▸ Directions
[A] Summarize the abstract on defect physics in thin-film solar materials in two sentences.
[B] In the abstract on defect physics in thin-film solar materials, which two materials have grain boundaries that produce harmful deep levels?

╭─ Provided passage

Understanding of defect physics in polycrystalline photovoltaic materials

Abstract

The performance of thin-film solar cells is influenced by the quality of interfaces and formation of defects such as point defects, stacking faults, twins, dislocations, and grain boundaries. It is important to understand the defect physics so that appropriate methods may be developed to suppress the formation of harmful defects. Here, we review our understanding of defect physics in thin-film photovoltaic (PV) materials such as Si, CdTe, Cu(In, Ga)Se 2 (CIGS), Cu 2 ZnSnSe 2 (CZTSe), and Cu 2 ZnSnS 2 (CZTS) using the combination of nanoscale electron microscopy characterization and density-functional theory (DFT). Although these thin-film PV materials share the same basic structural feature — diamond structure based — the defect physics in them could be very different. Some defects, such as stacking faults and special twins, have similar electronic properties in these thin-film materials. However, some other defects, such as grain boundaries and interfaces, have very different electronic properties in these materials. For example, grain boundaries produce harmful deep levels in Si and CdTe, but they do not produce significant deep levels in CIGS, CZTSe, and CZTS. These explain why passivation is critical for Si and CdTe solar cells, but is less important in CIS and CZTS solar cells. We further provide understanding of the effects of interfaces on the performance of solar cells made of these PV materials.

╰─
╭─ The data

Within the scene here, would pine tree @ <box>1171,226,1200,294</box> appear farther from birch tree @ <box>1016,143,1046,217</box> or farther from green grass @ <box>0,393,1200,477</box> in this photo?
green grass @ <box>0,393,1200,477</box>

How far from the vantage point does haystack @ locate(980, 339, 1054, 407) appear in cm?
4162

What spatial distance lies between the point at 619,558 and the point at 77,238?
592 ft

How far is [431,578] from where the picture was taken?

╰─
╭─ The data

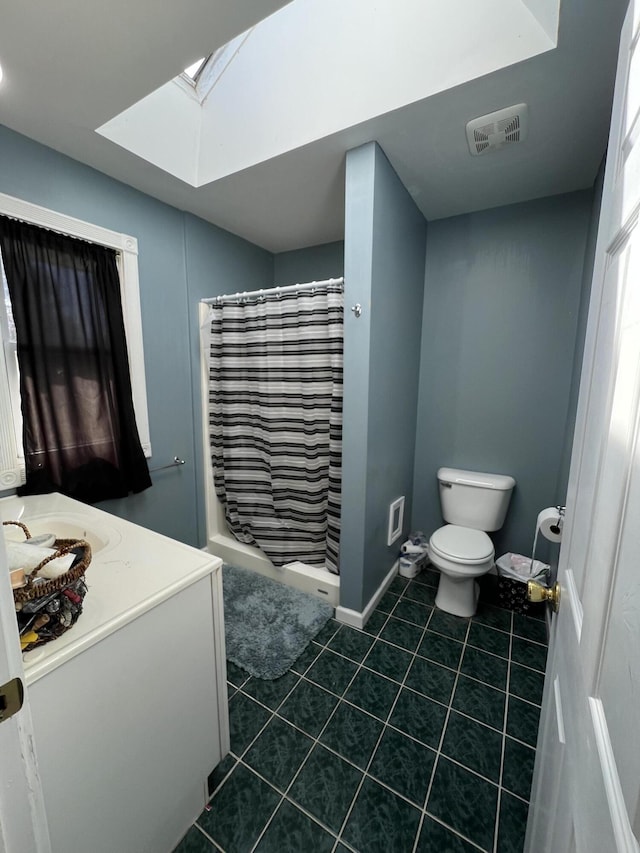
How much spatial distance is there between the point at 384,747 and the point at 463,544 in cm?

╰─

▸ Answer list
[A] The review combines nanoscale electron microscopy and density-functional theory to examine defects in thin-film photovoltaic materials such as Si, CdTe, CIGS, CZTSe, and CZTS, which share a diamond-based structure but can have very different defect physics. Stacking faults and special twins have similar electronic properties across these materials, but grain boundaries and interfaces do not: grain boundaries produce harmful deep levels in Si and CdTe but not significant ones in CIGS, CZTSe, and CZTS, which is why passivation is critical for Si and CdTe cells.

[B] Si and CdTe.